This month’s dedication to score calls and competitions has, and will continue to be, full of details. But, it is good to take a step back and reflect on score calls and competitions from a broader perspective.
General Thoughts on Score Calls and Competitions
I’ll be breaking this down into a few categories. Posts later on this month will include rejection, underrepresented populations, and application fees, so they are not included here.
The first question that one should pose to oneself when applying to these opportunities is, simply, “why am I doing this?” It is a simple question, almost boringly obvious. But, it is important. Here are some important “why”-related questions one should ask when applying to score calls and competitions.

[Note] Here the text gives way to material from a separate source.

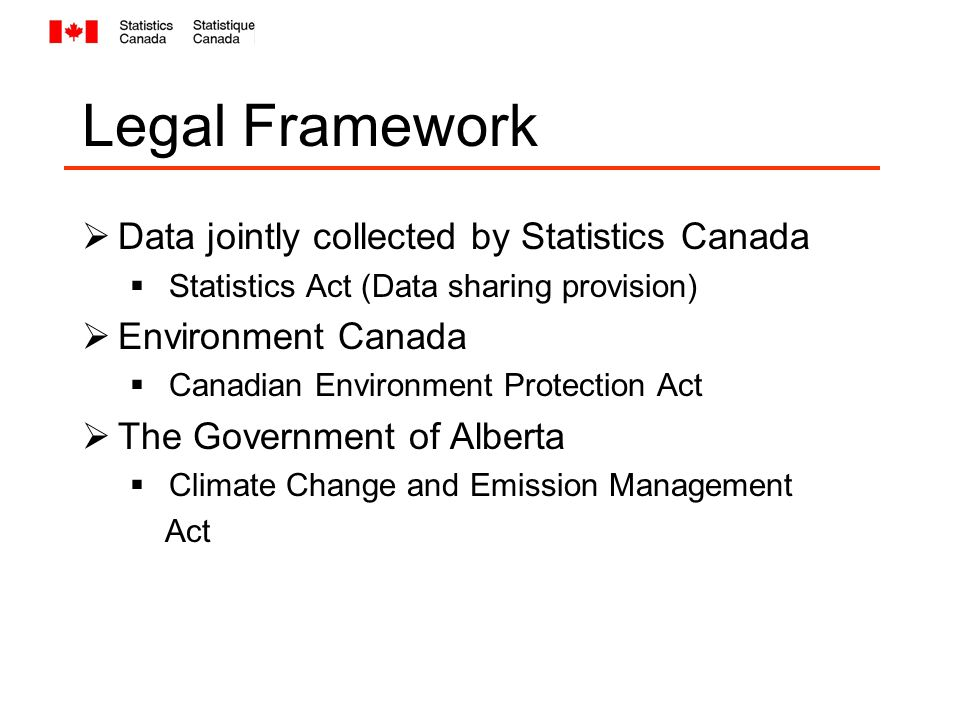 Legal Framework  Data jointly collected by Statistics Canada  Statistics Act (Data sharing provision)  Environment Canada  Canadian Environment Protection Act  The Government of Alberta  Climate Change and Emission Management Act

Why do I want to apply? Do I think I can win? Do I want to practice preparing materials? Do I want to get noticed? Is there a cash prize? Is there a commission awarded? Are there multiple prizes and awards available? Will applying one year help me apply the next year? Did a colleague or mentor of mine refer me to this application? Does someone want me to pay a fee towards their project?
As you ask yourself these questions, question your motives, and the motives of others:
Do I want fame or glory? Do I have a healthy appetite for competition or am I overzealous? Do I have and under-, or over-inflated ego? Does the competition just want my money? Does the score call seem fair? Am I being asked to do too much to apply? Am I being manipulated into aiding others when I normally would not feel comfortable doing so?
Digging deeper, one can see many positive and many negative influences to the “why” questions, which not only help us understand the “whys”, but also help us arrive at more useful, constructive, and fulfilling reasons why we choose to apply to the calls and competitions we do.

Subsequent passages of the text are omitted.